The child was conceived with the help of a USA medical team based in Mexico, along with a new in vitro fertilization (IVF) technique that helps parents with rare genetic mutations have healthy babies, according to New Scientist. Her two previous children died of the disease at 8 months and 6 years, the research summary said. It has only been legally approved for use in the United Kingdom.
Genes for this disease are found in DNA in the mitochondria, and about a quarter of her mitochondria have this Leigh syndrome mutation. Mitochondrial DNA is only passed down to children via mothers. The experimental procedure was done by New Hope Fertility Center of NY, which only now released the news, after weeks of waiting to see the outcome of the operation. Zhang had always been working on a “three-parent” method of conception called “spindle nuclear transfer”.
The three parent gene technique involves the removal of the nucleus from the mother’s fertilized eggs and moving it into a nucleus free egg, received from a donor who has healthy mitochondria.
John Zhang, a researcher at New York City’s New Hope Fertility Center, performed spindle nuclear transfer; he inserted the nucleus from the mother’s egg and placed it in the donor’s egg cell, from which he removed the native nucleus, making an oocyte that had the mitochondrial DNA of a non-related donor and the nuclear DNA of the mother.
Five embryos were created by Zhang and his team, but only one was able to develop normally – now the five-month old baby boy of the happy couple. This embryo was then implanted in the mother and the child was born nine months later. Also, a male embryo was used so that the resulting child could not pass on mitochondrial DNA.

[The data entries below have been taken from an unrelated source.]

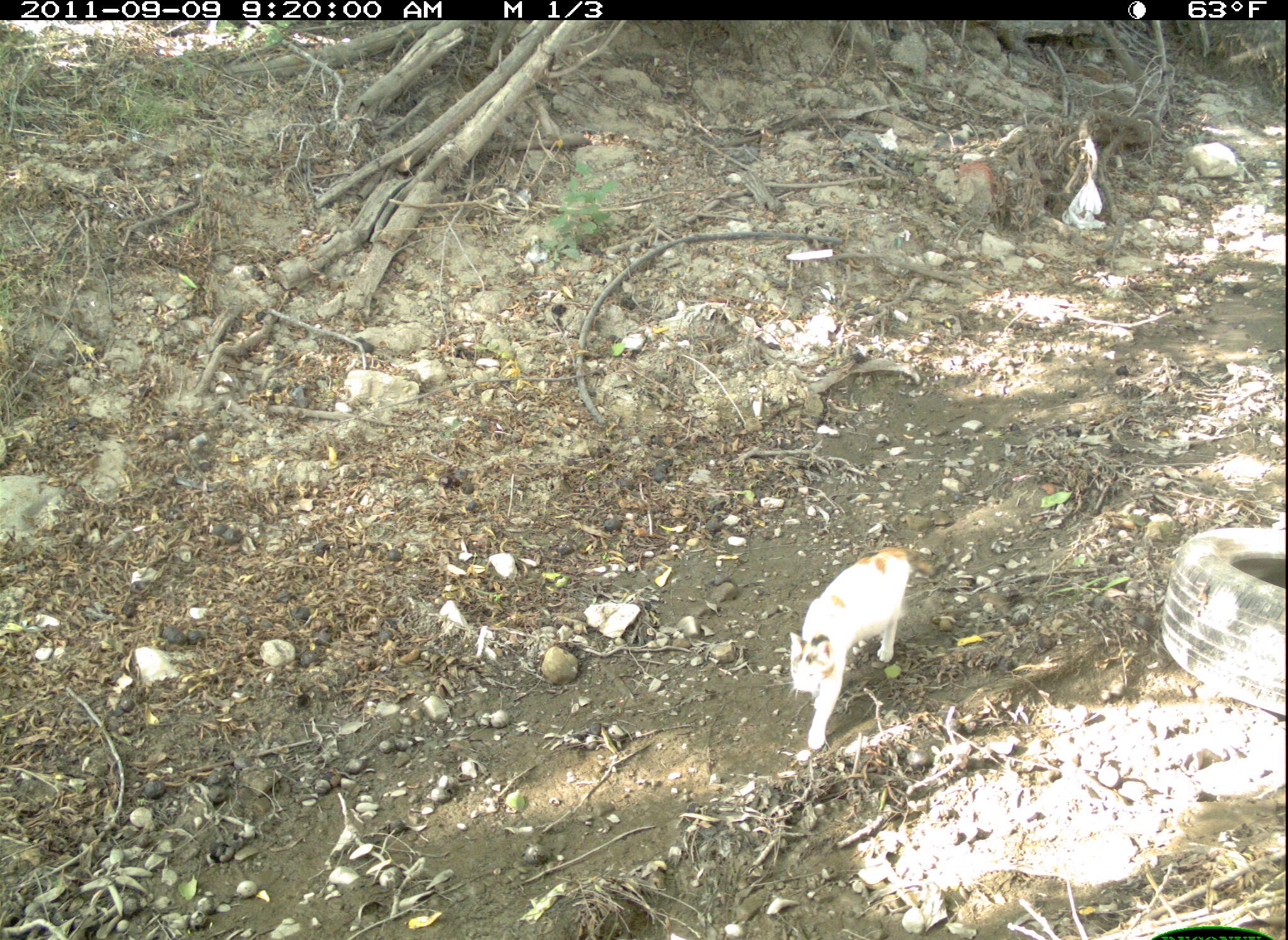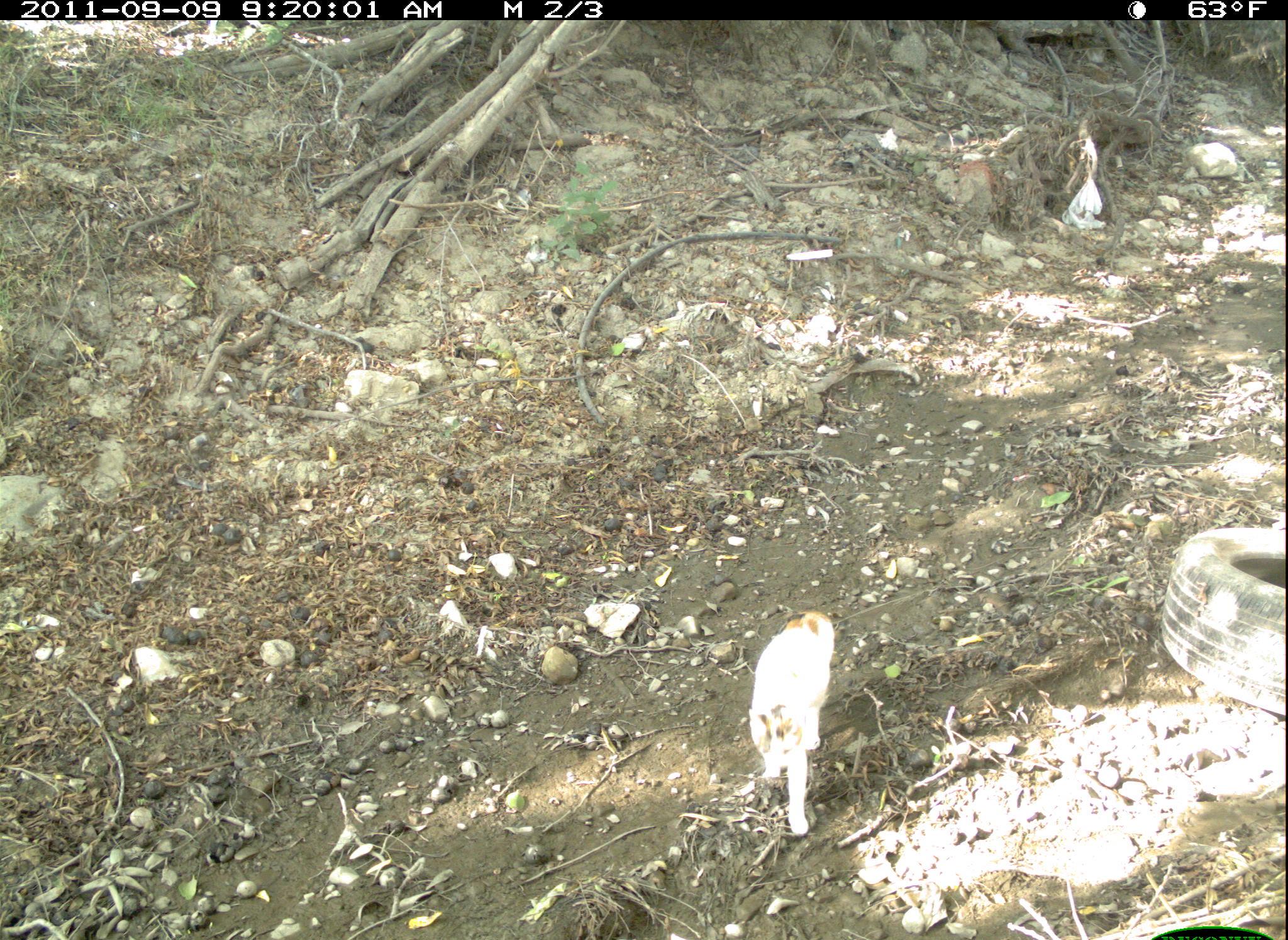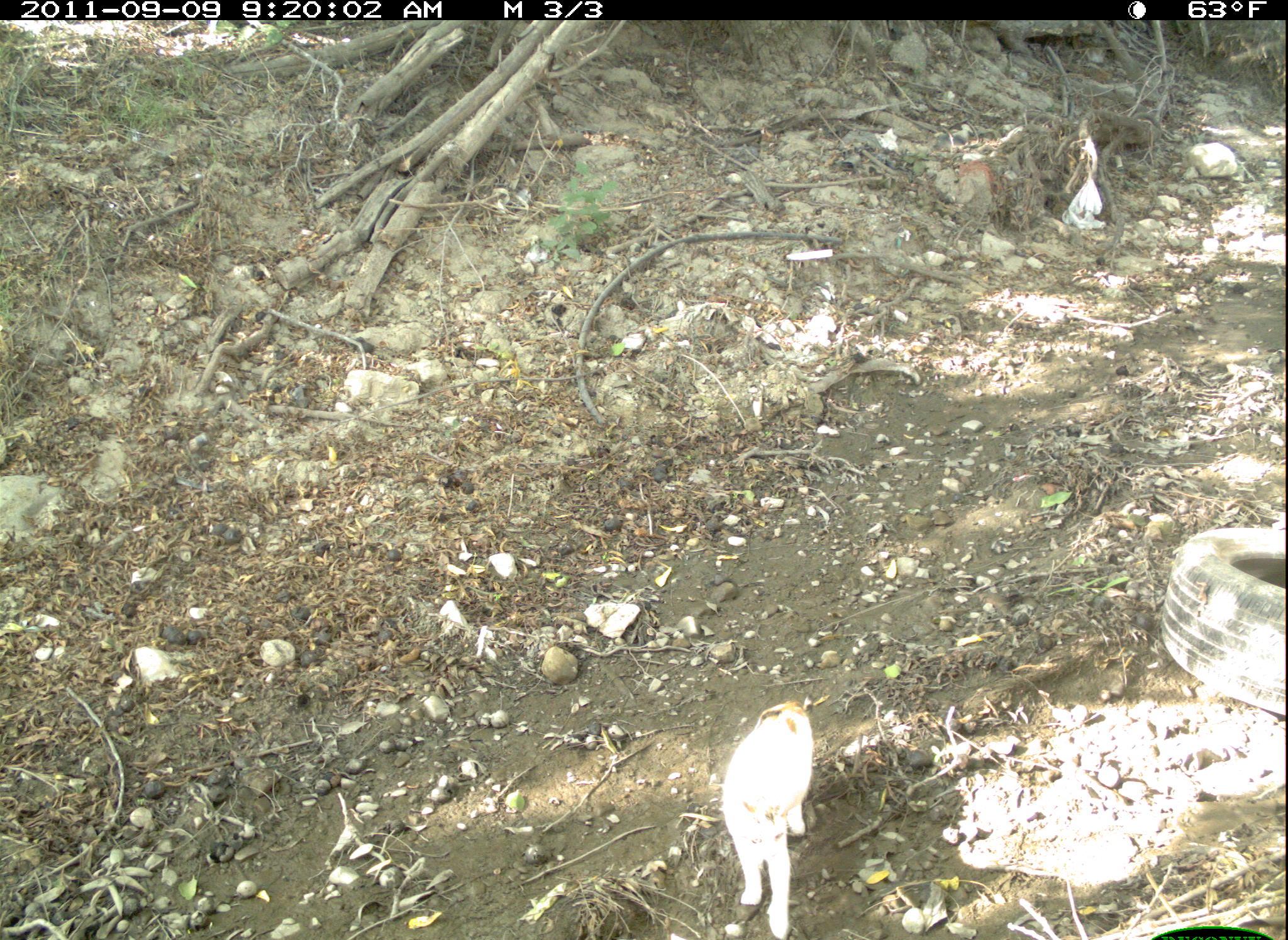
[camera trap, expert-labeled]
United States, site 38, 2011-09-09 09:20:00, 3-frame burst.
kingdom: Animalia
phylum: Chordata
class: Mammalia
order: Carnivora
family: Felidae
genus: Felis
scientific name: Felis catus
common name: cat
Cat (Felis catus).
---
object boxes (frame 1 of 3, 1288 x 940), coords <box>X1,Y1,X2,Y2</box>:
cat: <box>778,535,934,772</box>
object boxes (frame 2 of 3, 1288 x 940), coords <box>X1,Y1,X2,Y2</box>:
cat: <box>731,599,881,839</box>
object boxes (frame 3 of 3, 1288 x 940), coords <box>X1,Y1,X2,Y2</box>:
cat: <box>715,691,826,940</box>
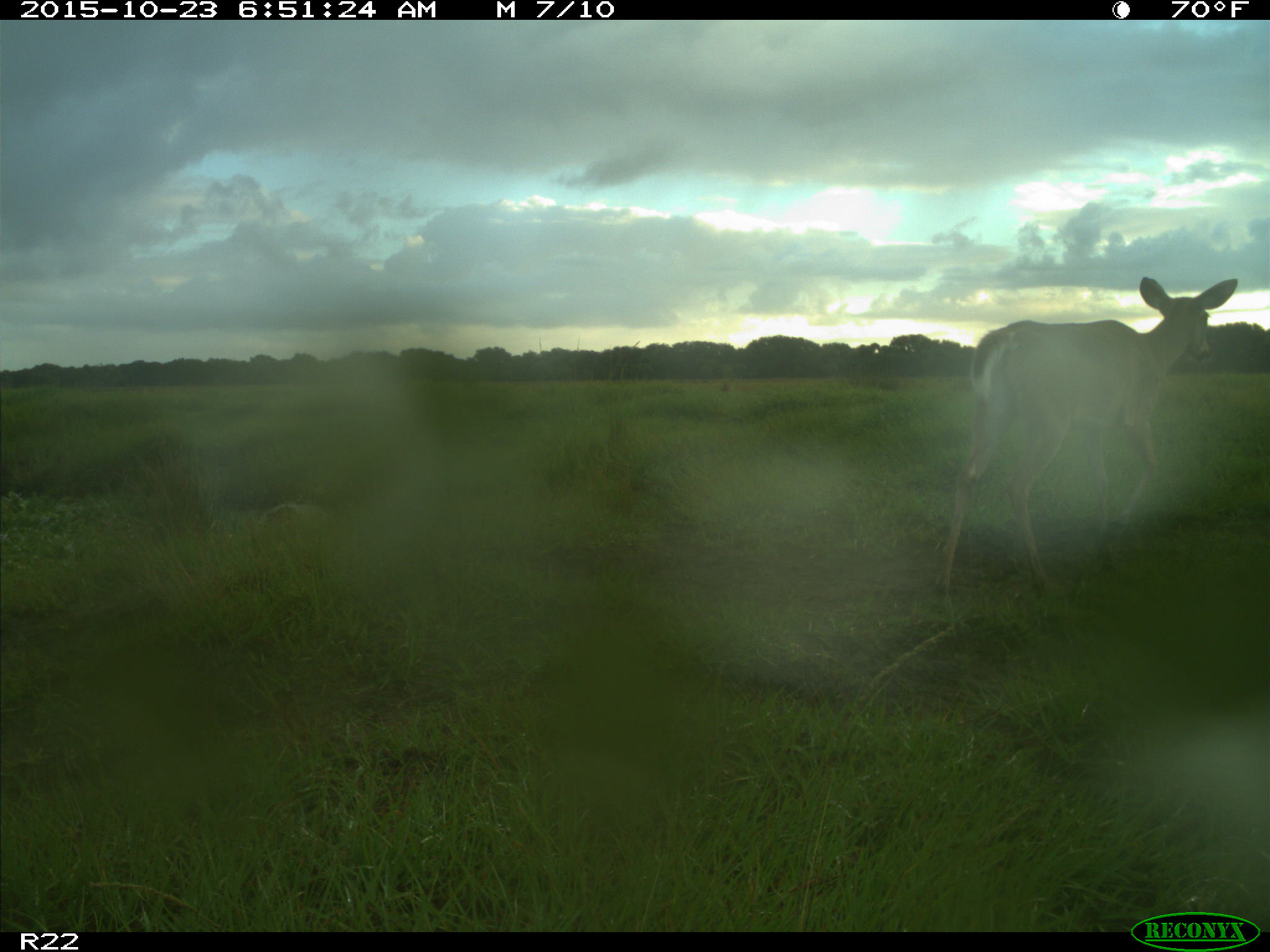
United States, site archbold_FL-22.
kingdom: Animalia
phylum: Chordata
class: Mammalia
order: Artiodactyla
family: Cervidae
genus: Odocoileus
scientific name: Odocoileus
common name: deer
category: unidentified deer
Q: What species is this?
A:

The procedure was conducted in Mexico. According to Zhang, saving lives is the ethical thing to do.
However, fertility experts say it is important to push ahead, but cautiously. He told New Scientist that while the boy’s birth is “exciting news”, the child must be monitored going forward to make sure the faulty DNA doesn’t multiply and cause problems down the road.
The team will describe the findings at the American Society for Reproductive Medicine’s Scientific Congress in the U.S. in October.